[Exercise aim]: Once the images are set aside, print the remaining lines below exactly.

[Caption-style text data]:
#####

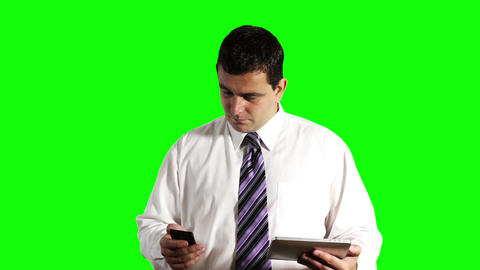 Young Businessman Tablet PC and Cell Phone Greenscreen 13 Footage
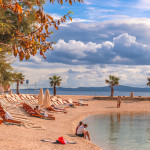 Famous croatian beach called Kasuni Beach, by the Adriatic Sea, in Split, Croatia.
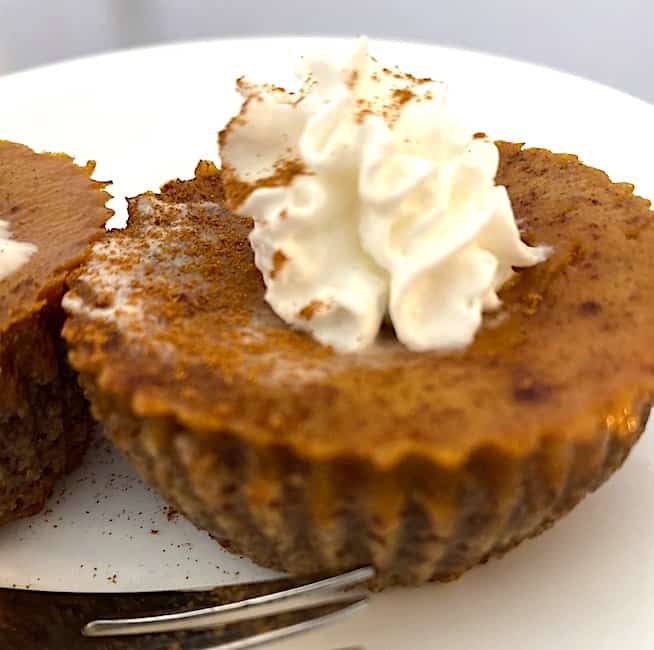 mini pumpkin pie with whipped cream on top and sprinkled with cinnamon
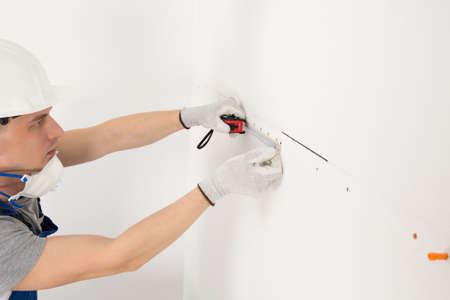 a worker measures the distance between holes in the wall, side view Standard-Bild
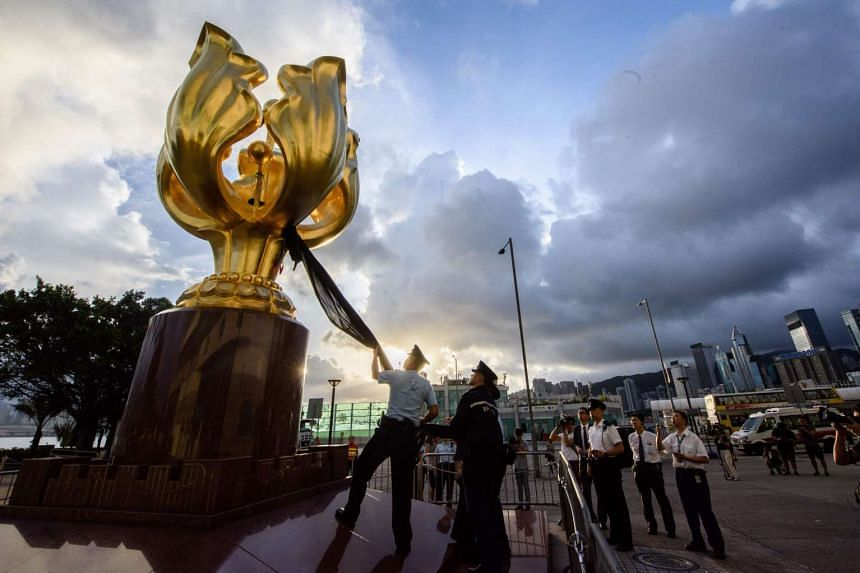Police remove a black cloth after Demosisto party members and democracy campaigner Joshua Wong took part in a protest to cover the Golden Bauhinia statue with a black cloth in Hong Kong on June 26, 2017, ahead of the 20th anniversary of the city's ha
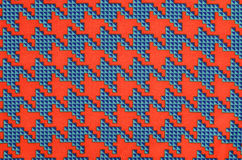 Orange and blue houndstooth pattern. Stock Photography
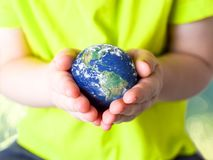 Ma?y dziecko trzyma planety ziemi? w ona w zielonej koszulce r?ki br?zowi? dzie? zakrywaj?c? ziemi? ?rodowiskowy ulistnienie idzi obraz royalty free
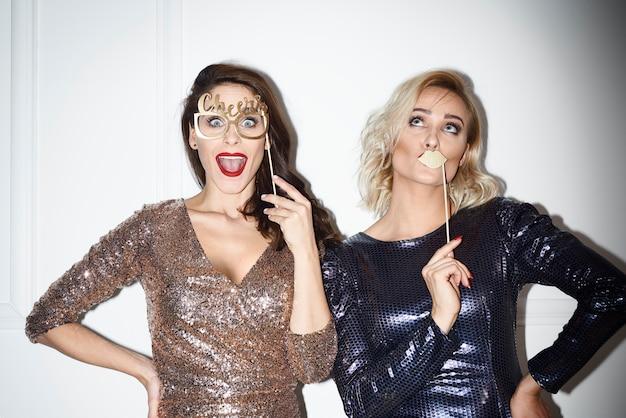 Mulheres brincalhonas em festa na cabine fotográfica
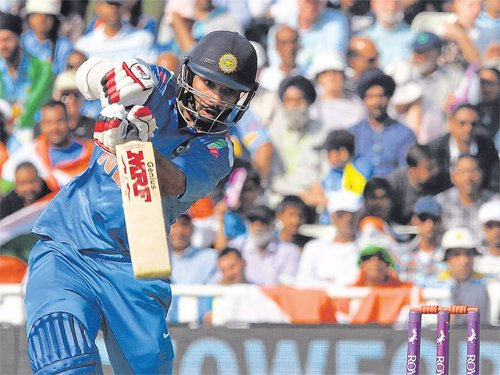 Dhawan rises from depths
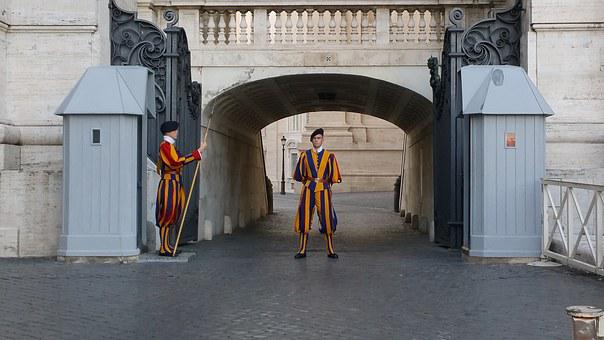 Two Swiss guards standing in front ot the Vatican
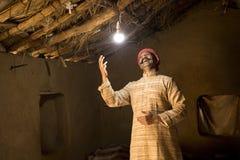 Homme indien rural ravi sur l'électricité atteignant sa maison photographie stock libre de droits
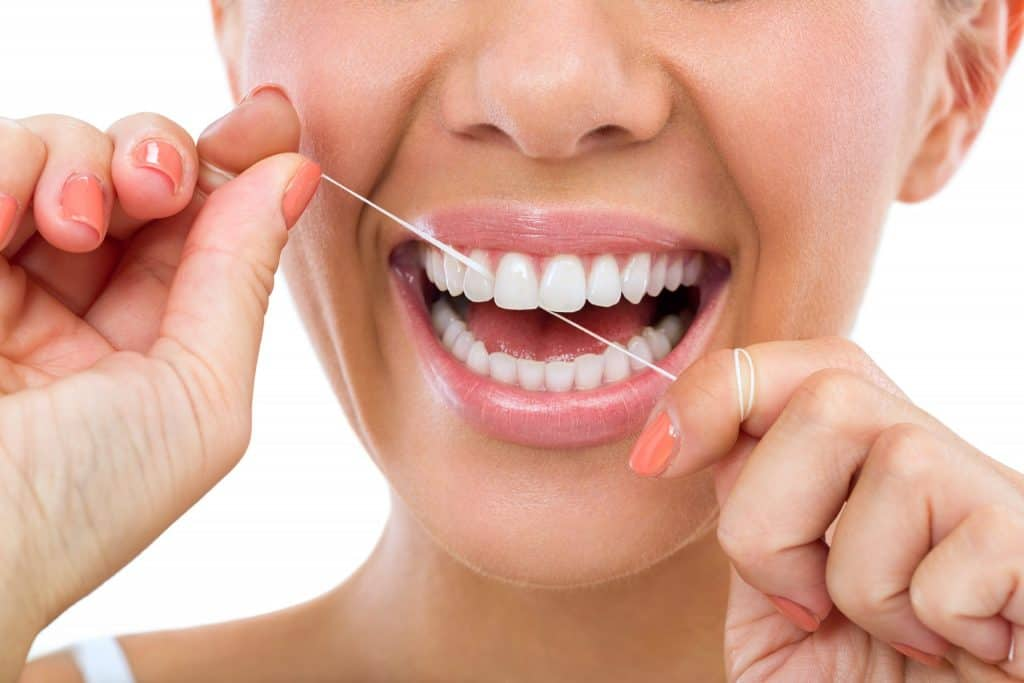 lady-brushing-and-flossing-her-gums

#####

[Reply]:
 Young Businessman Tablet PC and Cell Phone Greenscreen 13 Footage
 Famous croatian beach called Kasuni Beach, by the Adriatic Sea, in Split, Croatia.
 mini pumpkin pie with whipped cream on top and sprinkled with cinnamon
 a worker measures the distance between holes in the wall, side view Standard-Bild
Police remove a black cloth after Demosisto party members and democracy campaigner Joshua Wong took part in a protest to cover the Golden Bauhinia statue with a black cloth in Hong Kong on June 26, 2017, ahead of the 20th anniversary of the city's ha
 Orange and blue houndstooth pattern. Stock Photography
 Ma?y dziecko trzyma planety ziemi? w ona w zielonej koszulce r?ki br?zowi? dzie? zakrywaj?c? ziemi? ?rodowiskowy ulistnienie idzi obraz royalty free
 Mulheres brincalhonas em festa na cabine fotográfica
 Dhawan rises from depths
 Two Swiss guards standing in front ot the Vatican
 Homme indien rural ravi sur l'électricité atteignant sa maison photographie stock libre de droits
 lady-brushing-and-flossing-her-gums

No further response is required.